I’m running 5.1.0.46398 on win7 with a linux Repository…
Can you send us a Pulse log after it crashes? You can find the logs locally on the Pulse machine at %programdata%\thinkbox\deadline\logs. We can take a look to see if there is anything that explains the crash.
Our Pulse is running on an XP machine. I looked in C:\Documents and Settings\render\Local Settings\Application Data\Thinkbox\Deadline but I don’t see any logs. But I did find logs in C:\Documents and Settings\render\Local Settings\Temp.
Thanks for the logs! It looks like Pulse crashes when trying to purge the temp directory of the repository. Can you go to \your\repository\temp and manually delete everything in there? Also, maybe do the same for \your\repository\trash. After doing that, launch Pulse again and see if things improve.
So the problem came back. I checked the Temp folder in the Repository and there were 86,740 files. I’m deleting them all now hoping that it resolves the issue again. Does it sound like something is not cleaning up properly?
Hmm, I wonder if something is preventing that node from deleting those files.

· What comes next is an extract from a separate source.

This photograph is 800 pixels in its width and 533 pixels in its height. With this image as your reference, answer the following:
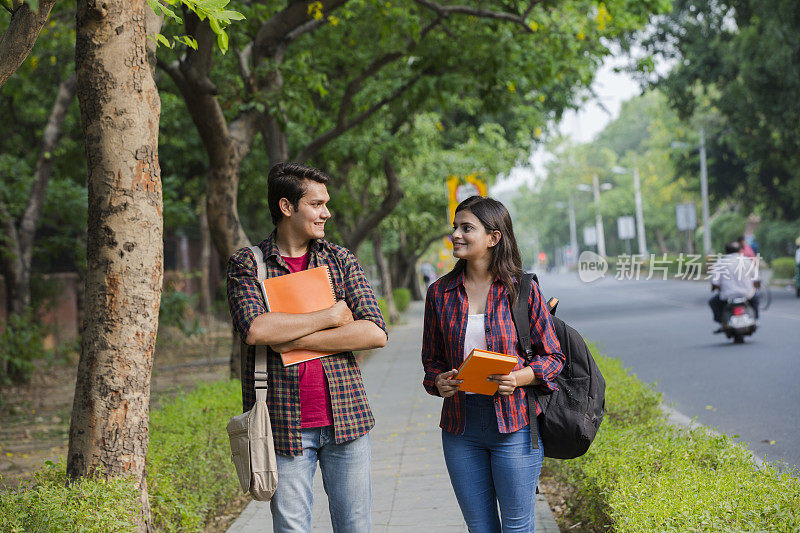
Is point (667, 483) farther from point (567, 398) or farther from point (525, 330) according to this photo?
point (525, 330)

The slave is supposed to delete that file right after creating it. If you open that folder from the node, can you manually delete the files?
We’re also experiencing this issue, Pulse will come on for anywhere between 10 seconds and 20 mins and then bomb out. Also some of the slaves have been completely crashing out and have to be manually restarted (they leave a windows debug window up that seems to prevent control of the slave from deadline). The one slave that left the window open showed the last action as deleting objects from the temp folder.
I’ve just deleted 50,000 timeCheck files from the temp folder that have all come from the slave on my machine, I have full admin permissions so it seems strange that it wouldn’t be able to delete these files…?
Out of curiosity, which OS are you running on the Repository, Pulse, and on your machine? Assuming you’re on Windows, are you running the Slave on your machine as a Service (and/or as a different user)?
Also, do you remember what the time spread on the files were (ie, were the 50k generated over a week or two, or was it more like several months/years)? I know you deleted them all, but if we knew they were all generated in quick succession from the same Slave, it might help us pin this down.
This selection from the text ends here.